I'll need to read your thoughts again but they seem far to intelligent for a housing price discussion 

'High valuations create high risk.
 High leverage ratio's create high risk.'

Completely agree.

I also agree with your notion that the RBA will look after the CAD above anything else, although I think managing house prices would be on the agenda as the implications of a collapse would be dire.

Mclovin - I didn't think housing would beat inflation over the next 10 years, and that was 3 years ago (wrong). I believe it to be true now though fwiw.

Quite scary to think about the possible loss of 'wealth' for the average Aussie on an internation scale when the AUD is falling heavily and house prices turn.


----------



## So_Cynical (17 April 2015)

Last night, ABC the Business had a little smart story on housing, interest rates, the RBA etc.

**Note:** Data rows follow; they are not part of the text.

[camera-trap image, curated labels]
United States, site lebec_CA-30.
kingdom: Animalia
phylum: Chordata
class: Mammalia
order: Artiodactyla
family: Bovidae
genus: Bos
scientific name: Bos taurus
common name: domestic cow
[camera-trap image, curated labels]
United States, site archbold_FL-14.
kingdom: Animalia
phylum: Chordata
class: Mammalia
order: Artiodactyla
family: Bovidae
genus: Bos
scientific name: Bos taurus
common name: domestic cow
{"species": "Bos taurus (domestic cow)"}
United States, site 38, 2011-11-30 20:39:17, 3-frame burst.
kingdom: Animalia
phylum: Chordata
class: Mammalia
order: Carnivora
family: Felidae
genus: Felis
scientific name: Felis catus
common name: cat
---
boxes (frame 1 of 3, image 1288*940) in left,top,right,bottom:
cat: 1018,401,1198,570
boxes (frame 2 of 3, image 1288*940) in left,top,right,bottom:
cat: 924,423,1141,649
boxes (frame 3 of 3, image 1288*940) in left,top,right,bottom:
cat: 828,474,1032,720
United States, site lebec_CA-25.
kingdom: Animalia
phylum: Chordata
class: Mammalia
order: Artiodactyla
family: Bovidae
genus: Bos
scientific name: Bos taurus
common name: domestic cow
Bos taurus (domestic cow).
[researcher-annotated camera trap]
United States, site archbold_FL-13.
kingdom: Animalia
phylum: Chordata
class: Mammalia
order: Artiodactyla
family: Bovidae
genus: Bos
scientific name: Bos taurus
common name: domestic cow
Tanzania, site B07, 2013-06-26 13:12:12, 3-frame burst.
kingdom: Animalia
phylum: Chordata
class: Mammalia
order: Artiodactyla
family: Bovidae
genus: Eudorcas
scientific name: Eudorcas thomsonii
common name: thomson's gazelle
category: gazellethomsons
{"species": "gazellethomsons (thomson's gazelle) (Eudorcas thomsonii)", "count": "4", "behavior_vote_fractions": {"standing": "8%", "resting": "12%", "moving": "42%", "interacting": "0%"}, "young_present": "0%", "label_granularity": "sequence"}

http://iview.abc.net.au/programs/business/NU1504H029S00#playing

Starts at 1.30 and runs to 6.18 - love the coconut thinking, there really has been a tsunami of shells over the last 6 years.


----------



## Bill M (17 April 2015)

So_Cynical said:


> Last night, ABC the Business had a little smart story on housing, interest rates, the RBA etc.
> 
> http://iview.abc.net.au/programs/business/NU1504H029S00#playing
> 
> Starts at 1.30 and runs to 6.18 - love the coconut thinking, there really has been a tsunami of shells over the last 6 years.




Interesting clip however the part after 6.18 really explains the problem. New Zealand house prices are higher than ours. Their interest rates are higher than ours and they have introduced measures to try and curb higher house prices but it hasn't worked. In Auckland it came down to the same problem as Sydney, not enough supply and no matter what the government throws at the problem only one thing will fix it, build more houses and units. This of course doesn't apply to everywhere in Australia but in the case of Sydney it certainly does. Watch the later part of the video, it's quite good.


----------



## sydboy007 (21 April 2015)

Some interesting reports

http://www.lfeconomics.com/reports.html



> Today, there are few, if any, examples in modern history to suggest that the cost per square metre of land in such a sparsely populated nation has ever reached so high. It is significantly cheaper to acquire land (per square metre) on the hills of Malibu, California, with a view of the Pacific Ocean, than it is to acquire land in the remote Australian desert town of Alice Springs. Malibu is an affluent suburb in Los Angeles and globally recognized, while Alice Springs is a small, dusty town surrounded by desert with little economic activity or global recognition.
> 
> Australia’s largest capital city, Sydney, has one of the most expensive real estate markets in the world but does not share common density or economic characteristics of other cities that are globally recognized for having expensive real estate markets. These include cities such as London, New York, Paris, Monaco and Hong Kong. If Sydney were as densely populated as London, the city would have a population of close to 64 million inhabitants.


----------



## Tyler Durden (21 April 2015)

Maybe this is the trigger for the domino effect?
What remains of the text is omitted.